# I see no sight in end as far as pain goes



## synonimous_anonymous (May 31, 2010)

I woke up today on a down feeling. I got no text messages from my wife today. I've taken care of her mother most of the day between shifts (As I have for the last couple of months) She says thank you but I don't know if she realizes how much she'd be messed up if I weren't around.

I want her to feel as though she NEEDS me...but without compromising her mother's health. I know that she would find a way to make sure her mother is OK during the day but at a cost to both her mental health and her mother's physical health. Things are clean, groceries bought, nothing to be done except come home and say "I need time."

I spend most of my days wishing I could just cry myself to sleep only to find myself pushing through until it's about 9pm and I know my wife is almost home. I still want to ask her "Where have you been? Have you had any contact? How do I know you're telling the truth?" but only feel that may regress anything we might have achieved with me being 'confident'.

Her computer is clean as far as email and facebook stuff is concerned. The only way she'd be contacting anybody about anything is through her telephone and she hasn't forgotten that at home in a while, otherwise I would have gone through it. If I ask to see it, she would gladly show me but as she works for the phone company she knows how to hide email from prying eyes. Trust is still an issue...and I wonder if she's just buying time till she doesn't have to worry about her mother.

Again, I could be wrong and she could be in 'getting things to normal' mode which is a trait of many ladies in this country. My unbiased friend has said the same about his wife saying "When I'm upset we fight, we make love and we go to bed waking up the next feeling good.
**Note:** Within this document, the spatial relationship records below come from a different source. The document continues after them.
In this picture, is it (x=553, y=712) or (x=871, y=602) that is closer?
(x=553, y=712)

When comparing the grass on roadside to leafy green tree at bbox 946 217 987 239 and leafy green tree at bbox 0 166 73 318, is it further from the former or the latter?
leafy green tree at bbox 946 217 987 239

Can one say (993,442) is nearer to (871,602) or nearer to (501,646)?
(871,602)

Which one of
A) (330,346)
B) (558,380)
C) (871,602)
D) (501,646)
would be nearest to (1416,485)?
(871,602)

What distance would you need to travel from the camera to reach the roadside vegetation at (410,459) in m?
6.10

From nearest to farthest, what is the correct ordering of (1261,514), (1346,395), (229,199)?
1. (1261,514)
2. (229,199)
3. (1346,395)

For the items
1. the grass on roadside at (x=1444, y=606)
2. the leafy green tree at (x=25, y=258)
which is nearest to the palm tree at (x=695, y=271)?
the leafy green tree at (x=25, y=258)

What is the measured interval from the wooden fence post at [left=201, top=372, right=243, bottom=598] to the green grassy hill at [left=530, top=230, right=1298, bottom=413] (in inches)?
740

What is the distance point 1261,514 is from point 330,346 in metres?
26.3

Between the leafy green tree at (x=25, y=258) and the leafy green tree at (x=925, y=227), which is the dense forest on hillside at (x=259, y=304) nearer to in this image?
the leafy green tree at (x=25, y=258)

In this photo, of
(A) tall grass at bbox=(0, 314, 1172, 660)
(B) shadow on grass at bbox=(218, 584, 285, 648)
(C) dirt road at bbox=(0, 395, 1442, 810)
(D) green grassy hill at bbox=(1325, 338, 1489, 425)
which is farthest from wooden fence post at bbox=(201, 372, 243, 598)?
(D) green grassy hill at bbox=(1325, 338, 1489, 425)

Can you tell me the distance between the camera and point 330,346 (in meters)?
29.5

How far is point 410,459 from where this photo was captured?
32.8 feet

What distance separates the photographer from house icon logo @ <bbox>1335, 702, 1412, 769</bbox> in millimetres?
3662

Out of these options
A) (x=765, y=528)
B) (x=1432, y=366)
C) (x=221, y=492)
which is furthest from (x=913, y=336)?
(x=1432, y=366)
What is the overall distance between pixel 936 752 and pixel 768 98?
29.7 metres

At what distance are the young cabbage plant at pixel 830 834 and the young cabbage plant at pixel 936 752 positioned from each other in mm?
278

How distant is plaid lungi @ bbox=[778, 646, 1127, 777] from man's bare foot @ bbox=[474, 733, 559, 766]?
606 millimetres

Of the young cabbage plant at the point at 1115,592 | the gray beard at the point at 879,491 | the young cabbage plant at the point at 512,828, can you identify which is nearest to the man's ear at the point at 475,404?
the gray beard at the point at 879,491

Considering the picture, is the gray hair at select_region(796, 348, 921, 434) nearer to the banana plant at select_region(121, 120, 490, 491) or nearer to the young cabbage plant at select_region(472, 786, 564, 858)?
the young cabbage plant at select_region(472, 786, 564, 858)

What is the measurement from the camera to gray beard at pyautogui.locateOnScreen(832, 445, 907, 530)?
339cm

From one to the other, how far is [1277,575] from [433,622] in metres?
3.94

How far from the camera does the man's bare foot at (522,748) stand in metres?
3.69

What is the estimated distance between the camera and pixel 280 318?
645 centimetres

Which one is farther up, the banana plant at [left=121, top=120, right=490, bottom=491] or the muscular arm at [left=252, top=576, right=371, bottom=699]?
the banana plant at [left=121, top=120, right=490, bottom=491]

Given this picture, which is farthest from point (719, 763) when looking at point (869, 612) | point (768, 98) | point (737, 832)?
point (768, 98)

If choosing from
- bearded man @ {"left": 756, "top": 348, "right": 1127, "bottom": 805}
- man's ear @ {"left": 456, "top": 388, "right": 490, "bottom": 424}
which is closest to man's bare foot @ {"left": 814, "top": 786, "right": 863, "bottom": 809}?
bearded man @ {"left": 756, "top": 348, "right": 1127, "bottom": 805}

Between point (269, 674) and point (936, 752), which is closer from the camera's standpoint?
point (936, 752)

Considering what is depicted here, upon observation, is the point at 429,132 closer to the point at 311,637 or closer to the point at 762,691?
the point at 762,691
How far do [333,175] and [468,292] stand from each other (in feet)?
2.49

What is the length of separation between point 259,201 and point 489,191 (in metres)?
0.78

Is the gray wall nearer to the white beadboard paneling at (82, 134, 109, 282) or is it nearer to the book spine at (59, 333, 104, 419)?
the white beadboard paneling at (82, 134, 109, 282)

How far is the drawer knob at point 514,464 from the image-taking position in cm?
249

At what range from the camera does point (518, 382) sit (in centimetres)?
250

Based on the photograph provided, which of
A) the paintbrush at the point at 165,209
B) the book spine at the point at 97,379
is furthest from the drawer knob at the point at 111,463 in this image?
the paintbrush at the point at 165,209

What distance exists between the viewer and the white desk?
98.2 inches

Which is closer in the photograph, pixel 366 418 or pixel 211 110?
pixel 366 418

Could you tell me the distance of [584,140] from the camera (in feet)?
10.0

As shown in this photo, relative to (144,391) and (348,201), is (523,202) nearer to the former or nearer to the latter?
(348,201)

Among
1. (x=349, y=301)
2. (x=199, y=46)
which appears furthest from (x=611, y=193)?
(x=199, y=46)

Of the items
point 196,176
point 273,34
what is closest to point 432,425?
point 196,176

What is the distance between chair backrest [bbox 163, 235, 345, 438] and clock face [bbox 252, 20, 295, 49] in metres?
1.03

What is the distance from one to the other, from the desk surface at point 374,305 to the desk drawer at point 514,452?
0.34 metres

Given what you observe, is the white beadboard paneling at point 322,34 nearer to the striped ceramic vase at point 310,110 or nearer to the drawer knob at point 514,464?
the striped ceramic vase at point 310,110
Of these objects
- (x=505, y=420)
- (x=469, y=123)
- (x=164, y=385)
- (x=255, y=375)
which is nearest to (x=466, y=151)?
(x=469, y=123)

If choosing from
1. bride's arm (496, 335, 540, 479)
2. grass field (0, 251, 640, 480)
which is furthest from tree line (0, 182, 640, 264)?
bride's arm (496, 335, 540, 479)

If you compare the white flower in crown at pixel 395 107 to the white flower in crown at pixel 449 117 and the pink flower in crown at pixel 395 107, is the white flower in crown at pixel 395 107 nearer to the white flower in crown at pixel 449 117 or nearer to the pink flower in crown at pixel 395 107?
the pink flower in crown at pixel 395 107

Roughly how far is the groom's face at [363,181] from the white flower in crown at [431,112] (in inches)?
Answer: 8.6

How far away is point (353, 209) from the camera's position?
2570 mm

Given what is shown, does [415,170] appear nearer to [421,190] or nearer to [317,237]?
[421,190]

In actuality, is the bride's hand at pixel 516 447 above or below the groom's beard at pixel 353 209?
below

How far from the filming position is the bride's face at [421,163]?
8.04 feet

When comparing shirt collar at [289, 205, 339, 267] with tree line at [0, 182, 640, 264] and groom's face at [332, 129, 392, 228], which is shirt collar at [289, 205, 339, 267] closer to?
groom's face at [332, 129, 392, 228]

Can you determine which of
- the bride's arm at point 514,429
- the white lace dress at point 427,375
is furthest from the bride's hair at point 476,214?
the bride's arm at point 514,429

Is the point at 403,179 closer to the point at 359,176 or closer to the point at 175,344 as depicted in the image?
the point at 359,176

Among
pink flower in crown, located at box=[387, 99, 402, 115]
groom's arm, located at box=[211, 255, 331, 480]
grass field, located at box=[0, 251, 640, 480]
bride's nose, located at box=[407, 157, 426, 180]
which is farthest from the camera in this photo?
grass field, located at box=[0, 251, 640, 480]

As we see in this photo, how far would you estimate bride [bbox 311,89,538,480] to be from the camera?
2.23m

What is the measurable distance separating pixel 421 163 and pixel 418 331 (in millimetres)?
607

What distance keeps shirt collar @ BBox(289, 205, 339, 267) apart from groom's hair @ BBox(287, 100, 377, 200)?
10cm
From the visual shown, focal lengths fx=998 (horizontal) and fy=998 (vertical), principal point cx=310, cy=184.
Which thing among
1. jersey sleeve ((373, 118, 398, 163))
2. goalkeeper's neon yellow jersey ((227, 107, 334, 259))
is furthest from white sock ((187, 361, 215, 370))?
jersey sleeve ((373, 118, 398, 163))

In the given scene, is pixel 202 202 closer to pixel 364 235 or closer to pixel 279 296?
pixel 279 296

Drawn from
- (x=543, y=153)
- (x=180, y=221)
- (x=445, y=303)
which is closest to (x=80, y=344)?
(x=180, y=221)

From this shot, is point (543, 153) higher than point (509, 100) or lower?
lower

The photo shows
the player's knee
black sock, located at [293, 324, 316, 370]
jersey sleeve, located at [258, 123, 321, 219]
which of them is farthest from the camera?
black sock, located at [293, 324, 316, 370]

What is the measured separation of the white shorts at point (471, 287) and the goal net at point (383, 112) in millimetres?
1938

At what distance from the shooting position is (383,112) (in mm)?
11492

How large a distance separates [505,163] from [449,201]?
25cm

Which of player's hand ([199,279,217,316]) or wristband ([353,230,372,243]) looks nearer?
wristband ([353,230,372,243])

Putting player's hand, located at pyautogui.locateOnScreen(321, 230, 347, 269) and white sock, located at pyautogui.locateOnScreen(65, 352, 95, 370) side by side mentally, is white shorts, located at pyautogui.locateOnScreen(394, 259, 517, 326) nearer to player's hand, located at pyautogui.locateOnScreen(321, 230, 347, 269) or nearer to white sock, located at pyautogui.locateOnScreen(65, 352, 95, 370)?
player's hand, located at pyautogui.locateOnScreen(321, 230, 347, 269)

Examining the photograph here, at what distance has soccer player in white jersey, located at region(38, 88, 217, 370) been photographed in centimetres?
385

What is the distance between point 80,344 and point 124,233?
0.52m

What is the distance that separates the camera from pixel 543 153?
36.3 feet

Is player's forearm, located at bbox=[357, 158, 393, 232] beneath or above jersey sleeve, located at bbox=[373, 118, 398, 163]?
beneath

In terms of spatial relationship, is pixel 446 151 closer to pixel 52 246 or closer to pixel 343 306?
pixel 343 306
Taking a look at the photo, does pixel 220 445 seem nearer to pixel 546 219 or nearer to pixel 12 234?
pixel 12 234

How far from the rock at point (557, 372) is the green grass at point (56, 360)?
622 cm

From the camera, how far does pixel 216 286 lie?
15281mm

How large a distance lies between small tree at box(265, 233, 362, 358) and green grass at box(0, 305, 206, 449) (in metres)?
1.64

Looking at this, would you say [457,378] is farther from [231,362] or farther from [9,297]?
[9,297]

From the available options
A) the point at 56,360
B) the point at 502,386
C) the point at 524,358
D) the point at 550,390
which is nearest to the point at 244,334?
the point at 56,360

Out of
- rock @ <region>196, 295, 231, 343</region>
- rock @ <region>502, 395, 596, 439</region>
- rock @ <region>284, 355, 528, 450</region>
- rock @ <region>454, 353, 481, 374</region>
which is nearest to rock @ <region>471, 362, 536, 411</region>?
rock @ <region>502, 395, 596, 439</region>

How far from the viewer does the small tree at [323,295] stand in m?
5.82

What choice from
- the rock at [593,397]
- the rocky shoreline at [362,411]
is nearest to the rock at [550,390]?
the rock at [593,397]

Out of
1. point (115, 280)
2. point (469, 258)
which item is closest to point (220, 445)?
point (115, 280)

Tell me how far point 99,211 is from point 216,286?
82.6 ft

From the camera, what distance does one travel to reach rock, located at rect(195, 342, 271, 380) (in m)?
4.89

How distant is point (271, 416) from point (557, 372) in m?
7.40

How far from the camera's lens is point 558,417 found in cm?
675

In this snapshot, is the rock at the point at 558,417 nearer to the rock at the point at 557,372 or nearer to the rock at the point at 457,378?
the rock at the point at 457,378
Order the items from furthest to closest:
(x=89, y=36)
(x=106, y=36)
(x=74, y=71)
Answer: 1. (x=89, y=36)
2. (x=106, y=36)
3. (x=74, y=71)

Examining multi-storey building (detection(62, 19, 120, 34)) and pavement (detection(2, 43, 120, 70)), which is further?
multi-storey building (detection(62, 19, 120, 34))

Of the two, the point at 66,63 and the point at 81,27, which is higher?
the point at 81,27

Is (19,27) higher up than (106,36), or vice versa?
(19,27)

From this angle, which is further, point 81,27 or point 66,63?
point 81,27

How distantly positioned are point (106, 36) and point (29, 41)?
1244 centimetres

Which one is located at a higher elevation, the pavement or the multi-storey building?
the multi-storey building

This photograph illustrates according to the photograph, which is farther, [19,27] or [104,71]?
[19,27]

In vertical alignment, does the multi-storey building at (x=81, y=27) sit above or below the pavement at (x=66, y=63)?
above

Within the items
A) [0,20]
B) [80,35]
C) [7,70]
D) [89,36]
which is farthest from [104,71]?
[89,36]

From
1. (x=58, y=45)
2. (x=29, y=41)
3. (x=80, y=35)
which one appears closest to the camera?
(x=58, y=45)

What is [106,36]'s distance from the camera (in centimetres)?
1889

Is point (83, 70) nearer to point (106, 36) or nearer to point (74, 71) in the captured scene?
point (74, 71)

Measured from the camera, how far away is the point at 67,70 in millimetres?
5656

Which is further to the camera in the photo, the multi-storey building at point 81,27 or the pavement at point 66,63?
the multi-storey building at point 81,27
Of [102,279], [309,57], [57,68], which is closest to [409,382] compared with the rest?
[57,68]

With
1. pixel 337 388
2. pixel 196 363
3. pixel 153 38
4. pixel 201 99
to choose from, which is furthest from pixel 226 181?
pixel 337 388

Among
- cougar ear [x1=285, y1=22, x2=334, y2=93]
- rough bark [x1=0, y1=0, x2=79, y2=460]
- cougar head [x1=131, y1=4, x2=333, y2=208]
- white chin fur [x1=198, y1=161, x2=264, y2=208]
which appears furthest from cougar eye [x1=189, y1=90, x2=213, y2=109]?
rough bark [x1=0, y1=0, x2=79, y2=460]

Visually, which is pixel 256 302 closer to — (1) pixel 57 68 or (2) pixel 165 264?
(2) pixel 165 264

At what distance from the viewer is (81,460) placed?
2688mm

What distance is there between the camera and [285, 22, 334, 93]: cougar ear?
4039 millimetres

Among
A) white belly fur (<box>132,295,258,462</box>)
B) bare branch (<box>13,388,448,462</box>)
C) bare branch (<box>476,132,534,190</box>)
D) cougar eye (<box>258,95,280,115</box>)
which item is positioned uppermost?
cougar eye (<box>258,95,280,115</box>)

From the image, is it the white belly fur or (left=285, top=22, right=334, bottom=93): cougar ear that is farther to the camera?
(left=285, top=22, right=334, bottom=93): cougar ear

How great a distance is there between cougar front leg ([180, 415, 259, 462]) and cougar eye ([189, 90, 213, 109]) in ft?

When she's upset we go to bed angry and we wake up the next day her feeling like nothing happened an me feeling like 'what got solved'." 

I had a couple of drinks to calm the nerves a bit but tomorrow I've got a long day ahead of me with happy people...and I'm not looking forward to it. I still can't eat and still getting very little sleep. I will still put forward a confident attitude but wonder how I can get her to 'need me' and 'want me' without regressing our situation.


----------



## jessi (Feb 11, 2009)

hi there, 
I just wanted to send you a ((hug)) reading through your post I think you need one.....
I don't know your story but it sounds like you are doing and going out of your way to make things easy for your wife, I'm assuming she had an affair and the two of you are trying to recover from that....
It's a long road with a lot of doubt and I think it takes some time before you feel comfortable again....
Your wife sounds like she is open about letting you check up on her.....I know there is always the questions that haunt us but you can't live like that......if it's going to work and she is on board then you have to believe her and work towards a better relationship......that doesn't mean you have to be any kind of doormat......
It starts little by little.......make her fall in love with you all over, be playful and loving.........don't be afraid to tell her what you are feeling.......
Do something for you, exercise, read whatever it is you like to do, a little me time is in order.......


----------



## Lyn (Mar 10, 2010)

Yeah, the pain...I know how that feels. Sorry you are suffering so much. Try to hang in and communicate with her without getting panicky, if possible. Try hard for that.